**Texto de leitura:**
>>

No segundo semestre de 2018, os alunos André Whilds e Laíse Cabral cursaram a disciplina Estágio Pedagógico Supervisionado com a professora Gláucia Figueiredo. Realizamos o estágio na escola CEM 01 do Paranoá, com a supervisão do professor de filosofia, e ex-aluno da UnB, Vinícius Sousa. Vinícus já trabalha com projetos da UnB há muitos anos, desde o PIBID, e a sua metodologia de aula comporta muitos projetos alternativos, como os Info-zine, pequenos fanzines, jornalzinho de uma página reproduzidos em xerox, produzidos pelos estudantes, que atualmente contam várias edições, sempre versando sobre temáticas comuns ao universo dos jovens.

<<

**Objetivo 1:**
Reescreva de forma mais concisa o parágrafo do texto de leitura que começa com "No segundo semestre de 2018", mantendo seus fatos principais.
**Objetivo 2:**
Liste todas as pessoas mencionadas por nome e sobrenome no texto de leitura.
**Objetivo 3:**
Transcreva do texto de leitura o trecho que começa com "No segundo semestre" e segue até "universo dos jovens.", inclusive.
Os dados constituem material à parte, independente do texto de leitura.

**Material fornecido:**
>>

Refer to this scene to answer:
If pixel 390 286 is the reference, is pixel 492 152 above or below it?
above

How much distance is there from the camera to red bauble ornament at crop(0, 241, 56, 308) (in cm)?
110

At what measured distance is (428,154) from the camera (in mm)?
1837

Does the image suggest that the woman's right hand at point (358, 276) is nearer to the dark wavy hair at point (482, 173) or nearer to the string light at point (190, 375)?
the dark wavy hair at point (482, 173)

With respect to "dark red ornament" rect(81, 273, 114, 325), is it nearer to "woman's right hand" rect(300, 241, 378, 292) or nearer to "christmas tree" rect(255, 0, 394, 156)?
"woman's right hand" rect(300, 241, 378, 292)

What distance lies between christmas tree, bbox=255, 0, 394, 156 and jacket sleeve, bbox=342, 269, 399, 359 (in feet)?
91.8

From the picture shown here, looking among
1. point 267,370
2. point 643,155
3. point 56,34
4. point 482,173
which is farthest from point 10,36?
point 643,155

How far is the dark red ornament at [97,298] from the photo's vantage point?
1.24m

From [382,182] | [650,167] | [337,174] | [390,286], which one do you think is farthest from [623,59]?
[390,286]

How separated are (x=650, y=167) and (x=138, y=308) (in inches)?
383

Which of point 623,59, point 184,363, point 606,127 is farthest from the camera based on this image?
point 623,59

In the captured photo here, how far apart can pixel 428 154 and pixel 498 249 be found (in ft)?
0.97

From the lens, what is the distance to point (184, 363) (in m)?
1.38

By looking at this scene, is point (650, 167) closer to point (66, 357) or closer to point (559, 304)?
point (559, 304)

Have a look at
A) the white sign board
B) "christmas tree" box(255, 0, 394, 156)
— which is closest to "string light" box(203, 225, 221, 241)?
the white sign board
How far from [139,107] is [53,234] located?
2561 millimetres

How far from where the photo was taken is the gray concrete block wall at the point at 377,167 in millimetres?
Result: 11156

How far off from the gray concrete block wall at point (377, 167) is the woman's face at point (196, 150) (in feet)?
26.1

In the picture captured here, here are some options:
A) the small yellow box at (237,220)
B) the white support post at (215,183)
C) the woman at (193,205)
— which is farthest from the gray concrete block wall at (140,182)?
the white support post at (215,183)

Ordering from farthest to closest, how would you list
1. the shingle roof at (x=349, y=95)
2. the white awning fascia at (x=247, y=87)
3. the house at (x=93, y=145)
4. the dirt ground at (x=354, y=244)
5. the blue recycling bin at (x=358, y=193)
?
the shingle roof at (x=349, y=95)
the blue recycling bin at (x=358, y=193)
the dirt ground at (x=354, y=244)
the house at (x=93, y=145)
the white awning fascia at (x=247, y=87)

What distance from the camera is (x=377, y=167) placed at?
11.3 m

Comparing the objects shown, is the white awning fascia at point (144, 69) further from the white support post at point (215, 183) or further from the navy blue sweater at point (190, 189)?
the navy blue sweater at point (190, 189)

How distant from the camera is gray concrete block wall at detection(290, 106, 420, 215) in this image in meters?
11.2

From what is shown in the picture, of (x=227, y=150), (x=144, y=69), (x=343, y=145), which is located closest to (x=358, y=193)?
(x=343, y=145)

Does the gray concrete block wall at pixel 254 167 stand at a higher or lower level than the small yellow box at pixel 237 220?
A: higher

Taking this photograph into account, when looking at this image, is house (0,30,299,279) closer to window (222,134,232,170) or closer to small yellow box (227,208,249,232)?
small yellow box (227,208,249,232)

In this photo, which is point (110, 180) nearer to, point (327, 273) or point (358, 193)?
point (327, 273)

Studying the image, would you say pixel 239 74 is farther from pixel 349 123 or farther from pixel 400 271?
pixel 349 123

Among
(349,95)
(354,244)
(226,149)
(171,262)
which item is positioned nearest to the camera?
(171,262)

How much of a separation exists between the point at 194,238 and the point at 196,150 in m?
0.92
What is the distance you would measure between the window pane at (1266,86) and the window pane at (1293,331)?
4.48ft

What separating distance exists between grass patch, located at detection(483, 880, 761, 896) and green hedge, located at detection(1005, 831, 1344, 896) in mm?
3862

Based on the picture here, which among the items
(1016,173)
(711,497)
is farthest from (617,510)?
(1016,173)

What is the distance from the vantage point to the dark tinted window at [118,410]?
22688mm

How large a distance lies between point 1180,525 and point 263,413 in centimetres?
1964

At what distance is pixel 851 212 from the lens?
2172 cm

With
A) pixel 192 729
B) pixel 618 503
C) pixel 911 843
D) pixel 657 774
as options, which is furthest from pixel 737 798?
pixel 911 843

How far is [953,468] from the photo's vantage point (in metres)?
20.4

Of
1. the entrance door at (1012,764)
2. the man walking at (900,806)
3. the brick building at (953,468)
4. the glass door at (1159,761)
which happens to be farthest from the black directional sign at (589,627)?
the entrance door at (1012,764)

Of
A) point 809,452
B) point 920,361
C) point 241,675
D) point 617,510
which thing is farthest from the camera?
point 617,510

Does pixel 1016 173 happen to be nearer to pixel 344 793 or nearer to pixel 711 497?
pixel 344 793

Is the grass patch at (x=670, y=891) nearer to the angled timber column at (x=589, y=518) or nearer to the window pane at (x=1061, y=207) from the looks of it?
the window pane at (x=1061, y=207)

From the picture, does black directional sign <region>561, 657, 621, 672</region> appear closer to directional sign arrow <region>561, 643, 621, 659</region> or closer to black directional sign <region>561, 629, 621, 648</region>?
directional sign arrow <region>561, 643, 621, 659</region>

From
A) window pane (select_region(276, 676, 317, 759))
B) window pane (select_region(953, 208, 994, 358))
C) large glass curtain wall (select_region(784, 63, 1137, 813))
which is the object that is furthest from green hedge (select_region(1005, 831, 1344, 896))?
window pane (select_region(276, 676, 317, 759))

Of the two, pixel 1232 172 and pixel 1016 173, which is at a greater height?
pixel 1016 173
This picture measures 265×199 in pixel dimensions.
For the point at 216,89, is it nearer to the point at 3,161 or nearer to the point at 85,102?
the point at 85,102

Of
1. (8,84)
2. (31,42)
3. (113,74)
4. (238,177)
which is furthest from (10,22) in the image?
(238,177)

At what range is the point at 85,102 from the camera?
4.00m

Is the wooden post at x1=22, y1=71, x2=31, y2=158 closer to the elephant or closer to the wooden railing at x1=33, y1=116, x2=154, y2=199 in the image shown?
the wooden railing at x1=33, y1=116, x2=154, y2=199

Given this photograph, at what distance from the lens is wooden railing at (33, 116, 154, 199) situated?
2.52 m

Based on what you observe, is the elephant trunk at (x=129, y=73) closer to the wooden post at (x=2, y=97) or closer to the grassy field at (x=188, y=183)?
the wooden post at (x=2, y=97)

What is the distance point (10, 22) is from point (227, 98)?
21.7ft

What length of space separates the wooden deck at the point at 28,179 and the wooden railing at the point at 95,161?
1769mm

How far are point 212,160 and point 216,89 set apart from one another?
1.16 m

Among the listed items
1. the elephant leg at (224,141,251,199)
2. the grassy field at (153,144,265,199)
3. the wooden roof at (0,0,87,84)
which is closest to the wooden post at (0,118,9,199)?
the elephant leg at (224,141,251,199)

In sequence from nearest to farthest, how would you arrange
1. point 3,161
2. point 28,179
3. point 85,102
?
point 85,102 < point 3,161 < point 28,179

<<
>>

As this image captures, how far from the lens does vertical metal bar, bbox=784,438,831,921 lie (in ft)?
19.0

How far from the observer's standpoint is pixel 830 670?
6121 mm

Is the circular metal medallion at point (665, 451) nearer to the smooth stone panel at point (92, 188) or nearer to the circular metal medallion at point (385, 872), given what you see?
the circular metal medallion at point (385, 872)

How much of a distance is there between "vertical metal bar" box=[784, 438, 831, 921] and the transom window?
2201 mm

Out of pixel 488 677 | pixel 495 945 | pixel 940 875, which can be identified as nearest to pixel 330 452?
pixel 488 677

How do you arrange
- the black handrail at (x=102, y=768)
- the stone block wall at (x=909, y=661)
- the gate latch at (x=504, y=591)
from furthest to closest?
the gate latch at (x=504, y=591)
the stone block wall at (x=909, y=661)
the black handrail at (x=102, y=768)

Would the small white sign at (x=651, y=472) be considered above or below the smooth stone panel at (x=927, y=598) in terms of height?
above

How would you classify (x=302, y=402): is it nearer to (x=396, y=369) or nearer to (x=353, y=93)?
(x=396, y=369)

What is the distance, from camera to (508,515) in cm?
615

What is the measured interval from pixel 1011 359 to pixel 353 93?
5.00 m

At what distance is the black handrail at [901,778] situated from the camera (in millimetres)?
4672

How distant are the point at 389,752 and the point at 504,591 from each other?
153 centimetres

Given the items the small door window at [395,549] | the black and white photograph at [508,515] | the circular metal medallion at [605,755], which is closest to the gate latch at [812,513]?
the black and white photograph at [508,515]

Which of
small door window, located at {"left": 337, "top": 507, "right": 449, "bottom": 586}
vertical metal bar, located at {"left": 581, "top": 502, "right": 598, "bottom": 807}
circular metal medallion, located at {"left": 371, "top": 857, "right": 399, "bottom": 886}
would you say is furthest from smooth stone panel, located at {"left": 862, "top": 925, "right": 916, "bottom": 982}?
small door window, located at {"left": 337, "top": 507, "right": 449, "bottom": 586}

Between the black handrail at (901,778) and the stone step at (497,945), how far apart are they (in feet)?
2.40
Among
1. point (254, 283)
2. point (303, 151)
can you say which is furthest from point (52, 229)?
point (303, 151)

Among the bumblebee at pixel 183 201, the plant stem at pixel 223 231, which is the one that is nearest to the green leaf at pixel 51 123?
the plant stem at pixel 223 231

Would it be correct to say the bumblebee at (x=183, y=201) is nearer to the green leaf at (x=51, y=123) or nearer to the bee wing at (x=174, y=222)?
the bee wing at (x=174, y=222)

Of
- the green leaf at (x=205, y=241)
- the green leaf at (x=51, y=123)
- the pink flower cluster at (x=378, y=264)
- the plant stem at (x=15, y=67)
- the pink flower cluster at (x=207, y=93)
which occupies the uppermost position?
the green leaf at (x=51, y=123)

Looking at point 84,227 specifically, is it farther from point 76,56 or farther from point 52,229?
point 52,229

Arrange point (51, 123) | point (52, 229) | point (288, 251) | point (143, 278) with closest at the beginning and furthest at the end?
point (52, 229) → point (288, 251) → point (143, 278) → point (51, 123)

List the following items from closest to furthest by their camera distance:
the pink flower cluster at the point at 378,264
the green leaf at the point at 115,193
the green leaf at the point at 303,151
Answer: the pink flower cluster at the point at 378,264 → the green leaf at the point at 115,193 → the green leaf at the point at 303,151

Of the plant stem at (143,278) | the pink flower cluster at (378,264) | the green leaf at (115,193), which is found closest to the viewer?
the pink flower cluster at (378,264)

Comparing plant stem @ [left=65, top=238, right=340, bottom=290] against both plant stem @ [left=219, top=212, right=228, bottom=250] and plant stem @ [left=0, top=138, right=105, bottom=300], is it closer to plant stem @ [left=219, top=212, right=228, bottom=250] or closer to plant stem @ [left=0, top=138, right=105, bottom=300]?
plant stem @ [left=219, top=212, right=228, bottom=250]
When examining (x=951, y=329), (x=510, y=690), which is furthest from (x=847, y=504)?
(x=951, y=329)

<<
>>

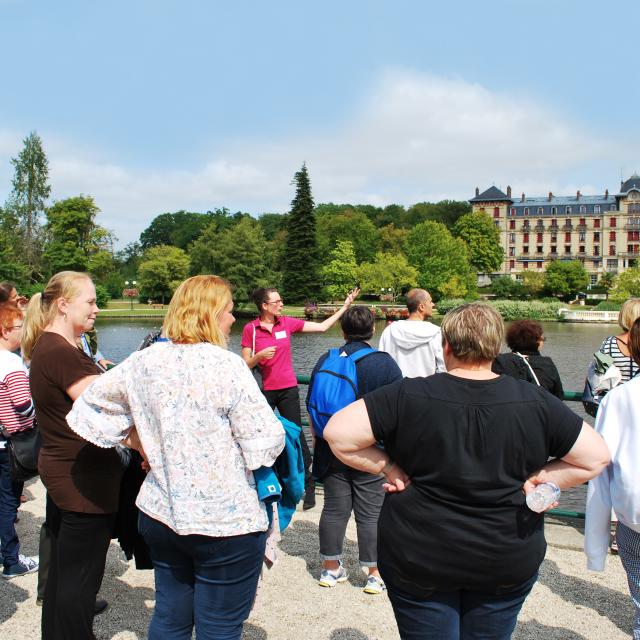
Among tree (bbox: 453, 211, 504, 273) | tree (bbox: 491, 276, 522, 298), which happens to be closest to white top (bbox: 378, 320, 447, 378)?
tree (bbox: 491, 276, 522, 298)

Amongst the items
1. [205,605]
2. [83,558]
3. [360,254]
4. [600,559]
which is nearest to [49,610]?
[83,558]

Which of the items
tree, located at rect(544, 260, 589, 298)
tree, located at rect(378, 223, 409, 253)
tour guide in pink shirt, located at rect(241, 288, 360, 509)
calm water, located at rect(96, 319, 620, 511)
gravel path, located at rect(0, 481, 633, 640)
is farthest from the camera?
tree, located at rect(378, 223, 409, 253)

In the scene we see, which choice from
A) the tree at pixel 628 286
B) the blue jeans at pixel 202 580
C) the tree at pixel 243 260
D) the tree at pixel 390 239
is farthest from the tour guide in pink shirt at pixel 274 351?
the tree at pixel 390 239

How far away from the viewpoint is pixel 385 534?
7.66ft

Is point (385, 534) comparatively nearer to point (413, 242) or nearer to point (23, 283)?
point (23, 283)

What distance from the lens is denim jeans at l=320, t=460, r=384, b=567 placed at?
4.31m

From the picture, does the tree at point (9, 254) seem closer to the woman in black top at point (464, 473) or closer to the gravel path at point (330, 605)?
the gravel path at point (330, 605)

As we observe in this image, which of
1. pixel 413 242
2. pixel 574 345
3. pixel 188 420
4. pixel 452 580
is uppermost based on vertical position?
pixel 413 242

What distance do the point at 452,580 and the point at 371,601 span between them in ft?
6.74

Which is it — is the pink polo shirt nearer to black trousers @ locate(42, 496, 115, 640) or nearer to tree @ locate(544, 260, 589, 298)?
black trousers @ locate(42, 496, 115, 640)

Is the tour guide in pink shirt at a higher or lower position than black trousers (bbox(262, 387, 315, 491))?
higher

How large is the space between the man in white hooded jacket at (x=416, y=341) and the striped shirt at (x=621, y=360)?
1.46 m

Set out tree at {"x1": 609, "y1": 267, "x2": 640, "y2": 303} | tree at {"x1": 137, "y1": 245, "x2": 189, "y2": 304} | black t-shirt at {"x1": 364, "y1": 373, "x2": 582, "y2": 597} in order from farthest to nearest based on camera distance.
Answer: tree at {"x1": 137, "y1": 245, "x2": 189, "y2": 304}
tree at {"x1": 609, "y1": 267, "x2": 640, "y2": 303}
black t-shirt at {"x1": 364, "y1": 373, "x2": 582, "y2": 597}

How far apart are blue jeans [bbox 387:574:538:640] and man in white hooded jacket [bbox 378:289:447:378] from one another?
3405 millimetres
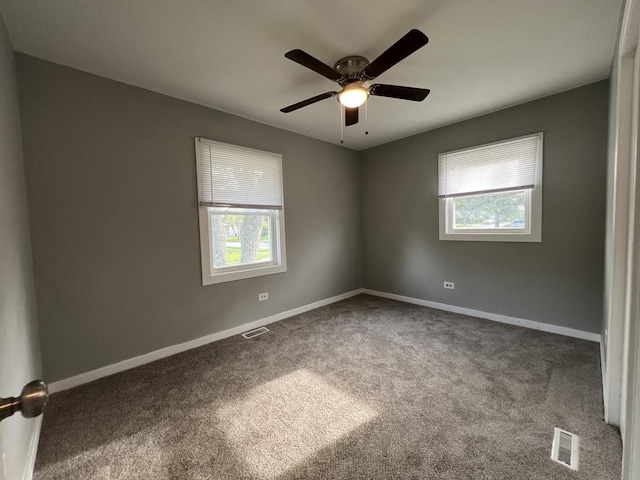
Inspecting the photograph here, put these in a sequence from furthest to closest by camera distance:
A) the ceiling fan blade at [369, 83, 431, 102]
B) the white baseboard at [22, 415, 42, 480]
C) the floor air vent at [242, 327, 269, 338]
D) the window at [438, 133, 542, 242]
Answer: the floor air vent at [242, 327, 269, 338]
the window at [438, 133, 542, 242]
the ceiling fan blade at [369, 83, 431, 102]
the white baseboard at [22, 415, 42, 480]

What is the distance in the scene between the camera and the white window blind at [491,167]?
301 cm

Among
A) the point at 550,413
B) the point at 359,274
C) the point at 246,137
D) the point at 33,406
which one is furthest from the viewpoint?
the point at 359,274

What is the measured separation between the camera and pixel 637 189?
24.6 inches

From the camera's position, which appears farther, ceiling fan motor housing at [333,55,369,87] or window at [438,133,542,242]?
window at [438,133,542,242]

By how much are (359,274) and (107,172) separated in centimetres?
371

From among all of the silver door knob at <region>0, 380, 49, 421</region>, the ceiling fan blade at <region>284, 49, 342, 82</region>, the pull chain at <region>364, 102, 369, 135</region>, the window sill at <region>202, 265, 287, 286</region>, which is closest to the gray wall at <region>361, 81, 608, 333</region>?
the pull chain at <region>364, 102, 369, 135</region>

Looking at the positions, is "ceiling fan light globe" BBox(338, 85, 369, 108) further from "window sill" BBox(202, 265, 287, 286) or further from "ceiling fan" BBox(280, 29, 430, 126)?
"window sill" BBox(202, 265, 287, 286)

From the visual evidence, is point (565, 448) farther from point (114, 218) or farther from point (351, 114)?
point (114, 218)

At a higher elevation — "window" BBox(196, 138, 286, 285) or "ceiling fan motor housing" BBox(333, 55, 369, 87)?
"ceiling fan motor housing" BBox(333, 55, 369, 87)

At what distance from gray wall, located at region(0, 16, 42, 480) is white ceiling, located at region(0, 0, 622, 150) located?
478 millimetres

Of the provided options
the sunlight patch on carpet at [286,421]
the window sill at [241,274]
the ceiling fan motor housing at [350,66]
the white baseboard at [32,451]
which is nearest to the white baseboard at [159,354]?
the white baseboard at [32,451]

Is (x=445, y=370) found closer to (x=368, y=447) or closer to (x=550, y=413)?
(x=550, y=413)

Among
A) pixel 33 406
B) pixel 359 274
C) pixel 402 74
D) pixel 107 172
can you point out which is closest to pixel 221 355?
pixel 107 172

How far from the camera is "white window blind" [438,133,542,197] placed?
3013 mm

<<

**Resposta correta 1:**
No segundo semestre de 2018, André Whilds e Laíse Cabral cursaram Estágio Pedagógico Supervisionado com a professora Gláucia Figueiredo. O estágio foi feito no CEM 01 do Paranoá, sob supervisão de Vinícius Sousa, professor de filosofia e ex-aluno da UnB. Ligado a projetos da UnB desde o PIBID, ele adota em suas aulas projetos alternativos, como os Info-zine. São fanzines de uma página, reproduzidos em xerox e produzidos pelos estudantes. Já somam várias edições sobre temas do universo jovem.

**Resposta correta 2:**
- André Whilds
- Laíse Cabral
- Gláucia Figueiredo
- Vinícius Sousa

**Resposta correta 3:**
No segundo semestre de 2018, os alunos André Whilds e Laíse Cabral cursaram a disciplina Estágio Pedagógico Supervisionado com a professora Gláucia Figueiredo. Realizamos o estágio na escola CEM 01 do Paranoá, com a supervisão do professor de filosofia, e ex-aluno da UnB, Vinícius Sousa. Vinícus já trabalha com projetos da UnB há muitos anos, desde o PIBID, e a sua metodologia de aula comporta muitos projetos alternativos, como os Info-zine, pequenos fanzines, jornalzinho de uma página reproduzidos em xerox, produzidos pelos estudantes, que atualmente contam várias edições, sempre versando sobre temáticas comuns ao universo dos jovens.